O prefeito de Balneário Piçarras, Tiago Baltt (MDB), foi preso preventivamente nesta terça-feira (19) em Brasília, no Distrito Federal. O mandado foi cumprido durante a Operação Regalo, deflagrada pelo Grupo de Atuação Especial de Combate às Organizações Criminosas (Gaeco) e pelo Grupo Especial Anticorrupção (Geac), ambos ligados ao Ministério Público de Santa Catarina.
Segundo o MPSC, a operação investiga suspeitas de organização criminosa, corrupção ativa e passiva, fraude em licitações e lavagem de dinheiro envolvendo contratos públicos nos municípios de Balneário Piçarras e São João Batista.
Prefeito é preso e mais de 40 mandados são cumpridos
Ao todo, por determinação do Tribunal de Justiça de Santa Catarina, foram cumpridos seis mandados de prisão preventiva e 37 mandados de busca e apreensão em residências, empresas e órgãos públicos de cidades de Santa Catarina e do Mato Grosso.
Além do prefeito, empresários suspeitos de participação no esquema também foram presos preventivamente. A operação ainda cumpriu medidas de busca contra servidores, ex-servidores públicos, incluindo um ex-vice-prefeito de São João Batista, e agentes políticos investigados.
Investigação apura corrupção em obra na praia

Segundo o Ministério Público, as investigações começaram em 2024 e são conduzidas pelo Geac de Itajaí. A apuração mira principalmente contratos ligados a obras e à urbanização da Orla Norte de Balneário Piçarras, além de outros contratos públicos firmados nos dois municípios investigados.
De acordo com o MPSC, há indícios de atuação conjunta entre um núcleo político-administrativo e um núcleo empresarial, com divisão estruturada de tarefas. A suspeita é de que empresas pagavam propina equivalente a 3% dos contratos públicos vinculados ao município de Balneário Piçarras, além de valores variáveis em contratos de São João Batista.
Ainda conforme a investigação, somente em Balneário Piçarras os valores supostamente pagos em propina alcançam cerca de R$ 485,9 mil, montante que teria sido custeado com recursos públicos.
MPSC alega continuidade das práticas
O Ministério Público também afirma haver evidências de continuidade das práticas investigadas, incluindo suposto superfaturamento de obras públicas em municípios do Litoral Norte catarinense.
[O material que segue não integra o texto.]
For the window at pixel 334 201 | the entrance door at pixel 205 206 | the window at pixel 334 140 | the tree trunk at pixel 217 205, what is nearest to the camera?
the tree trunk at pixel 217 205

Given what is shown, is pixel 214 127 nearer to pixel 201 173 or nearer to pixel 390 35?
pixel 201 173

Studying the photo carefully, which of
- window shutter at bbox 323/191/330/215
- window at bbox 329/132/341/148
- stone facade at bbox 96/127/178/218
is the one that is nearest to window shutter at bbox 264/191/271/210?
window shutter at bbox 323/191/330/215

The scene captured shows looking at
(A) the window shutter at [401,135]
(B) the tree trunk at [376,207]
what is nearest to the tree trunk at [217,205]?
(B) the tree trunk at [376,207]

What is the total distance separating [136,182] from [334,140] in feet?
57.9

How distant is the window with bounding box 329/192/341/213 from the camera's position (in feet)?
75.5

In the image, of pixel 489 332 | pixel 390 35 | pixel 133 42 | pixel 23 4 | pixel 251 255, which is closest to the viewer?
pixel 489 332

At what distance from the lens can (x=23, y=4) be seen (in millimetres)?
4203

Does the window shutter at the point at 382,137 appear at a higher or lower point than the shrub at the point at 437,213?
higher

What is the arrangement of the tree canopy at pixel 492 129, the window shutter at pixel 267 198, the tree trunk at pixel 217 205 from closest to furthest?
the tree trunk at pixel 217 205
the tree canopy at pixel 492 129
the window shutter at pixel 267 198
Há evidências na apuração que demonstram que os integrantes dessa organização criminosa continuam agindo ardilosa e sorrateiramente mediante o pagamento de propinas arcadas com o superfaturamento das obras públicas em municípios da região do litoral norte do Estado.
A pedido do MPSC, a Justiça determinou o sequestro de valores apontados como produto do pagamento de propinas. Os materiais apreendidos durante a operação serão analisados pelo Geac e pelo Gaeco para aprofundar as investigações e identificar outros possíveis envolvidos.
A operação contou com apoio técnico da Polícia Científica de Santa Catarina e de equipes dos Gaecos do Distrito Federal e de Mato Grosso, que auxiliaram no cumprimento das ordens judiciais fora do estado. O processo tramita sob sigilo judicial.
O outro lado
A reportagem entrou em contato com a Prefeitura de Balneário Piçarras, mas ainda não obteve retorno. O espaço segue aberto para posição oficial. O caso segue em andamento.